Stored items:

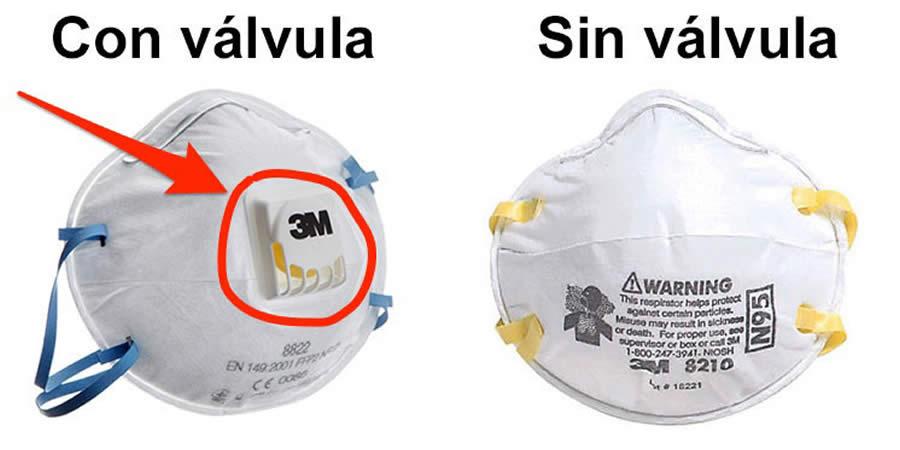 COVID respiradores con valvula sin valvula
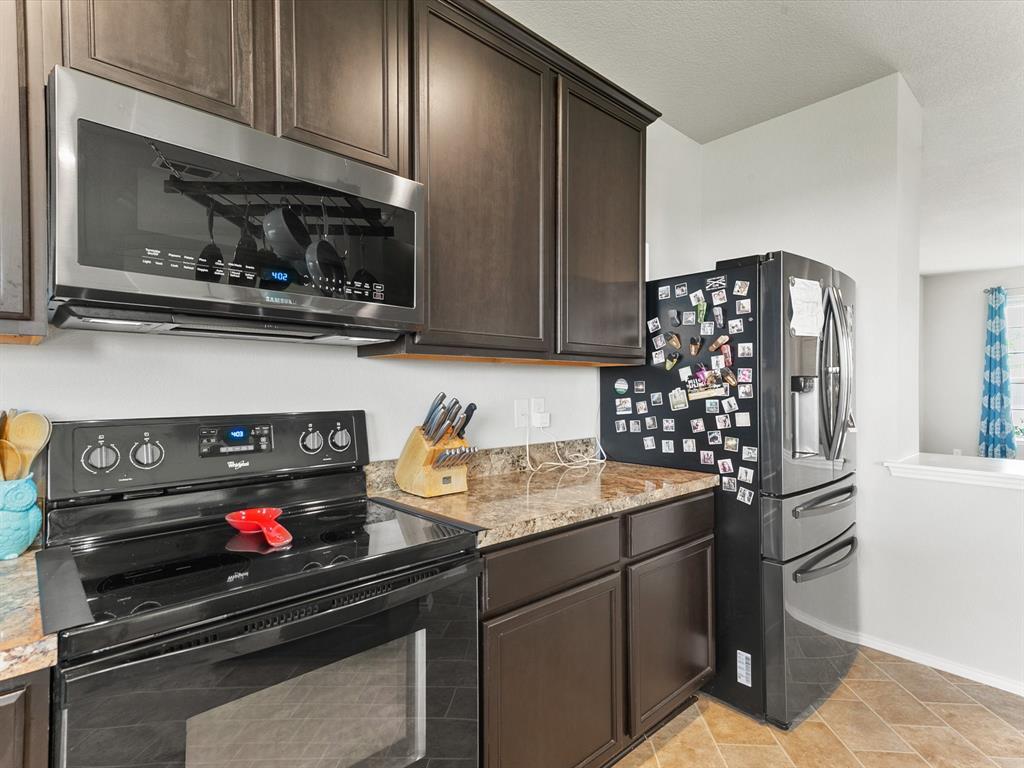 10513 Wild Meadow  Way, Fort Worth, Texas 76108 - acquisto real estate best luxury buyers agent in texas shana acquisto inheritance realtor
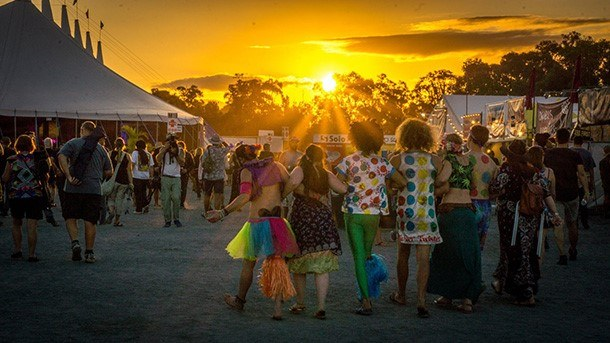 Festivals in Ballina Shire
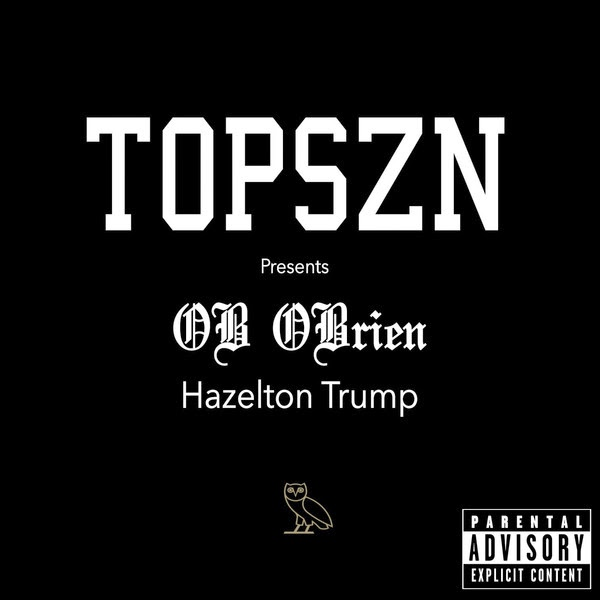 OB OBrien - Hazelton Trump - Single  Cover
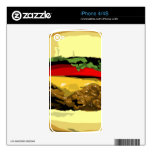 Piel del teléfono del cheeseburger skins para eliPhone 4S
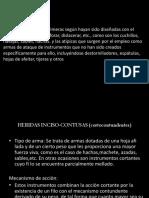 ARMAS 2 FIDE.pptx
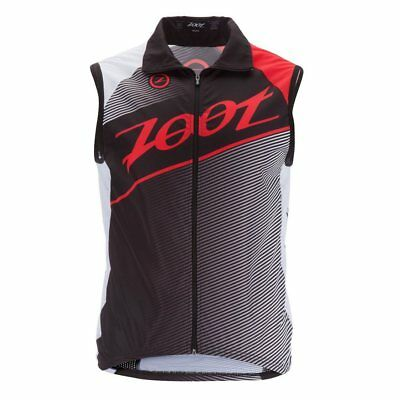 Mens Zoot Team Cycling Vest Top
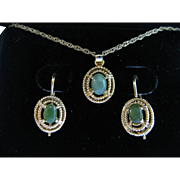 Natural Jadeite Necklace and Earrings Set Vintage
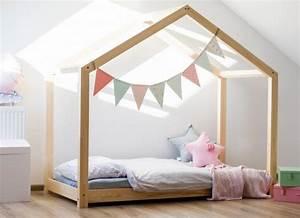 Lit Cabane Enfant : lit cabane maison halma mobilier enfant lit en bois ~ Dode.kayakingforconservation.com Idées de Décoration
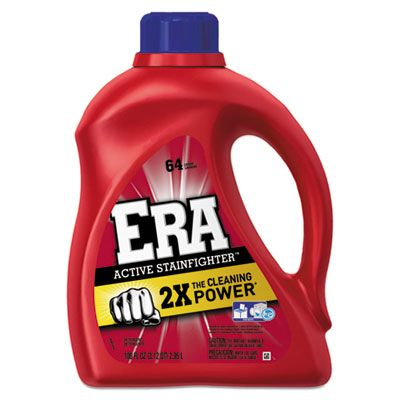 P&G 12891 Era Active Stainfighter Liquid Laundry Detergent, 100 oz Bottle - 4 / Case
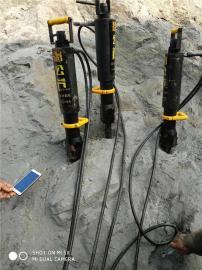 250型液压柴动岩石分裂器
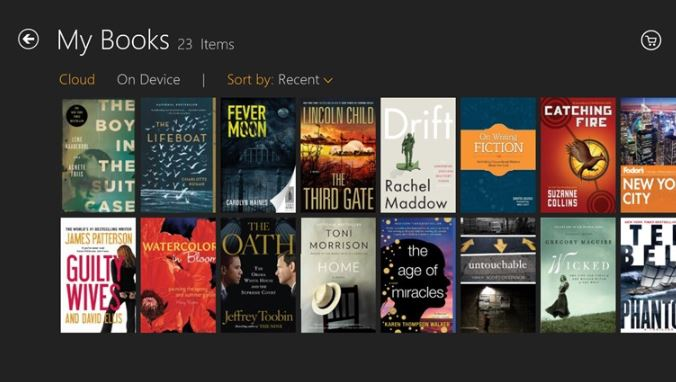 Kindle Windows Store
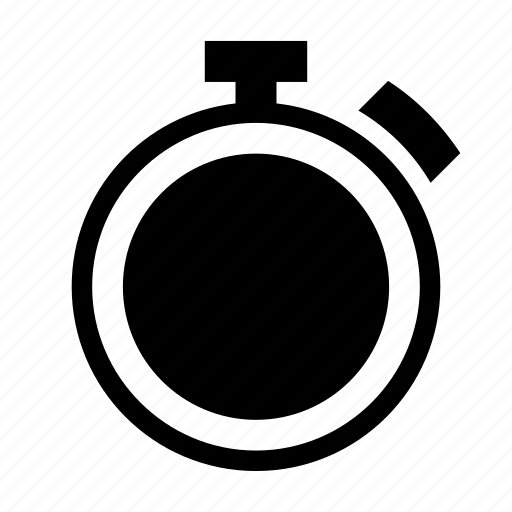 counter, finish, start, stopwatch, timer, training, watch icon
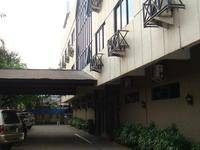 Hotel Augusta Cengkareng di Jakarta/Cengkareng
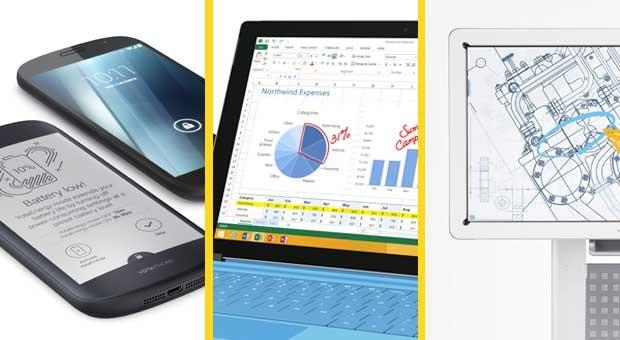 Technik-Gadgets erleichtern Ihnen den Abschied vom Papier.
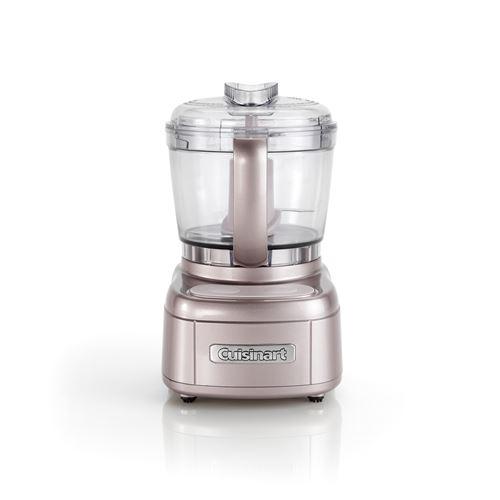 Mini-hachoir Cuisinart Mini Prep Pro 250 W Rose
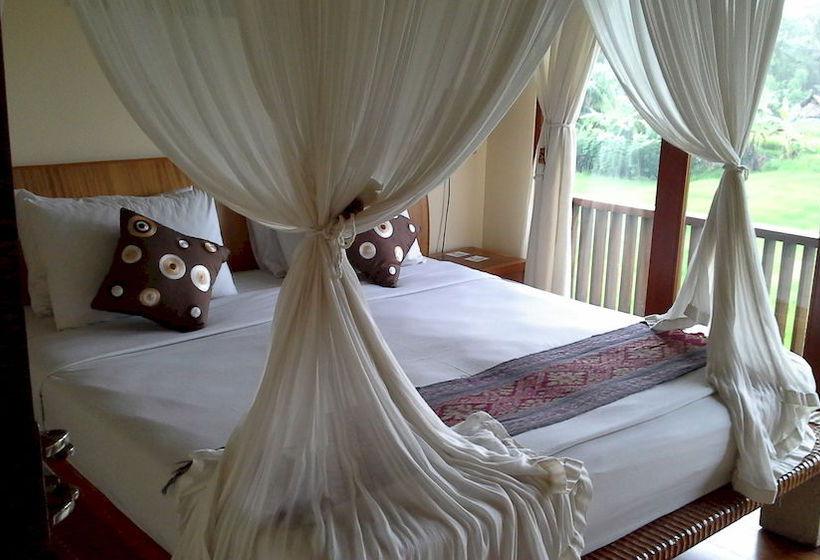 Hotel Biyukukung Suites & Spa Ubud
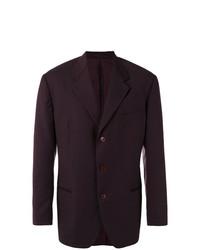 Romeo Gigli Vintage Pinstriped Blazer Red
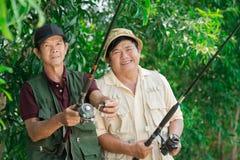 Senior�s hobby Royalty Free Stock Photo
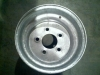 "10"" x 6"" Galvanized Rim 5H x 4.5"" Bolt Pattern"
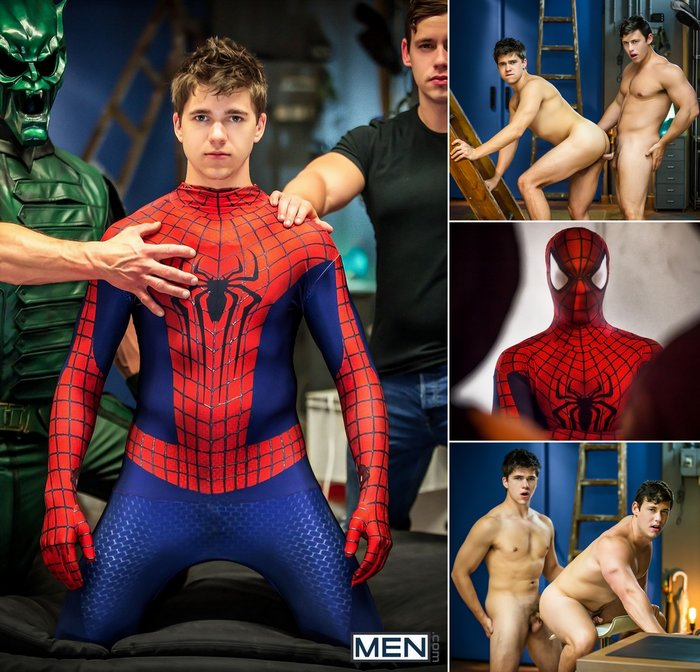 Spiderman Porn gay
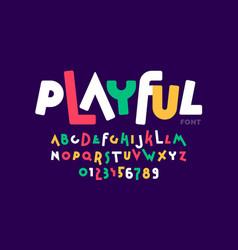 playful childish style font vector image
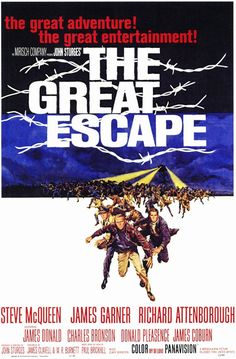 Great Escape, The   BraveMovies.com - watch movies online download free movies. HD, avi, mp4, divx, android, ios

* _PROBLEM REQUIREMENTS_: Would you write out exactly the lines of the data from the one holding "P&G 12891 Era" to the final line, both included, with pictures left out?

* _RESPONSE_:
 P&G 12891 Era Active Stainfighter Liquid Laundry Detergent, 100 oz Bottle - 4 / Case
 250型液压柴动岩石分裂器
 Kindle Windows Store
 counter, finish, start, stopwatch, timer, training, watch icon
 Hotel Augusta Cengkareng di Jakarta/Cengkareng
 Technik-Gadgets erleichtern Ihnen den Abschied vom Papier.
 Mini-hachoir Cuisinart Mini Prep Pro 250 W Rose
 Hotel Biyukukung Suites & Spa Ubud
 Romeo Gigli Vintage Pinstriped Blazer Red
 Senior�s hobby Royalty Free Stock Photo
 "10"" x 6"" Galvanized Rim 5H x 4.5"" Bolt Pattern"
 Spiderman Porn gay
 playful childish style font vector image
 Great Escape, The   BraveMovies.com - watch movies online download free movies. HD, avi, mp4, divx, android, ios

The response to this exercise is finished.